→ Task statement
Find every line in the records below that holds the word "work", and copy it out.

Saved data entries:

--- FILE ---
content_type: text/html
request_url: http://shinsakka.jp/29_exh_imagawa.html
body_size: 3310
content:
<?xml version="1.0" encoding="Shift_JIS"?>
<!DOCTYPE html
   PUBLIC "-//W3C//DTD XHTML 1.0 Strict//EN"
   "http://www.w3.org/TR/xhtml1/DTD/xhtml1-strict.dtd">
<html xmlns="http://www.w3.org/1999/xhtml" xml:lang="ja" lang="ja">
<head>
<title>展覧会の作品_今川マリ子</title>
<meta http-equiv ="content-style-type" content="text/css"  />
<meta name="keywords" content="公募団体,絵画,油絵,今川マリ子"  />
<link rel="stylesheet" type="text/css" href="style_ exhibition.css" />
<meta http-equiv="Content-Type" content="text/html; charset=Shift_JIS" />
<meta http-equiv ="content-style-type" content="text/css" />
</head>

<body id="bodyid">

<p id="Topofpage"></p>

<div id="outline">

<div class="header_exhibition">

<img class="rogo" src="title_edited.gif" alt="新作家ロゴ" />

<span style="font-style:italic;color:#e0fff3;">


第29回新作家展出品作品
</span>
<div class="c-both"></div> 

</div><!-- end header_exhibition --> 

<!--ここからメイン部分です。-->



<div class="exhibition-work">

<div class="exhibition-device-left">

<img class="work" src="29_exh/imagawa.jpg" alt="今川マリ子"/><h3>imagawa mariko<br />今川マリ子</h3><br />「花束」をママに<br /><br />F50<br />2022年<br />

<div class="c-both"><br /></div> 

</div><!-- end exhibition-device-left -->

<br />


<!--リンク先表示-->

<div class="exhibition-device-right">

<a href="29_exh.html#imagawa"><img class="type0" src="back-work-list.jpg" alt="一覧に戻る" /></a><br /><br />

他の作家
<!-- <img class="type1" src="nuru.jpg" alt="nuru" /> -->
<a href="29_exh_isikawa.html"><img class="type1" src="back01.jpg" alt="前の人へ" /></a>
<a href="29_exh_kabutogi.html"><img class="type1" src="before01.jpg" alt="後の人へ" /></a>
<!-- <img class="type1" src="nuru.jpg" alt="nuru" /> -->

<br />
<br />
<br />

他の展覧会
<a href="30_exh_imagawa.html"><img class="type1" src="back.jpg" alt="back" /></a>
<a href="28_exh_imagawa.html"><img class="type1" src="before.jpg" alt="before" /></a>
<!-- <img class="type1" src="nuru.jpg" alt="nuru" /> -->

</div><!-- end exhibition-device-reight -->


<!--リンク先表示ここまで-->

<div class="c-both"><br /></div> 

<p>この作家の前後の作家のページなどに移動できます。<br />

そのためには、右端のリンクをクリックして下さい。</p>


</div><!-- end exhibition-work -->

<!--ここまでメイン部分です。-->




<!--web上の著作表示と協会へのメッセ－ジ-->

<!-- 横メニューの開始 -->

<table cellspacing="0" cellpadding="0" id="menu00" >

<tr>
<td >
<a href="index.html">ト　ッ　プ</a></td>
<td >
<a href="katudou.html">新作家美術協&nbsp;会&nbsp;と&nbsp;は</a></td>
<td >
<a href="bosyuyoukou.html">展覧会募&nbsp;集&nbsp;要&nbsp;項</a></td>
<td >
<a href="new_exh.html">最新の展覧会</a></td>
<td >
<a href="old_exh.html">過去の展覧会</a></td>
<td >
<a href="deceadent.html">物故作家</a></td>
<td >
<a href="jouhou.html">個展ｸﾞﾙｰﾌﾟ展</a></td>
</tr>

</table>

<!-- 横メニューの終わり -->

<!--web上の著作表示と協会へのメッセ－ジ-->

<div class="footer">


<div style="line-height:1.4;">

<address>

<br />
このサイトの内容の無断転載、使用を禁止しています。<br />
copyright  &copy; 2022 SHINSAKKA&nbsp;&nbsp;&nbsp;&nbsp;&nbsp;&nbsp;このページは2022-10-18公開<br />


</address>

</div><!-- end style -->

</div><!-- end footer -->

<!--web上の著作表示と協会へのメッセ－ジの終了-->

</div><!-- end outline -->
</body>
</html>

→ Result of the exercise
<div class="exhibition-work">
<img class="work" src="29_exh/imagawa.jpg" alt="今川マリ子"/><h3>imagawa mariko<br />今川マリ子</h3><br />「花束」をママに<br /><br />F50<br />2022年<br />
<a href="29_exh.html#imagawa"><img class="type0" src="back-work-list.jpg" alt="一覧に戻る" /></a><br /><br />
</div><!-- end exhibition-work -->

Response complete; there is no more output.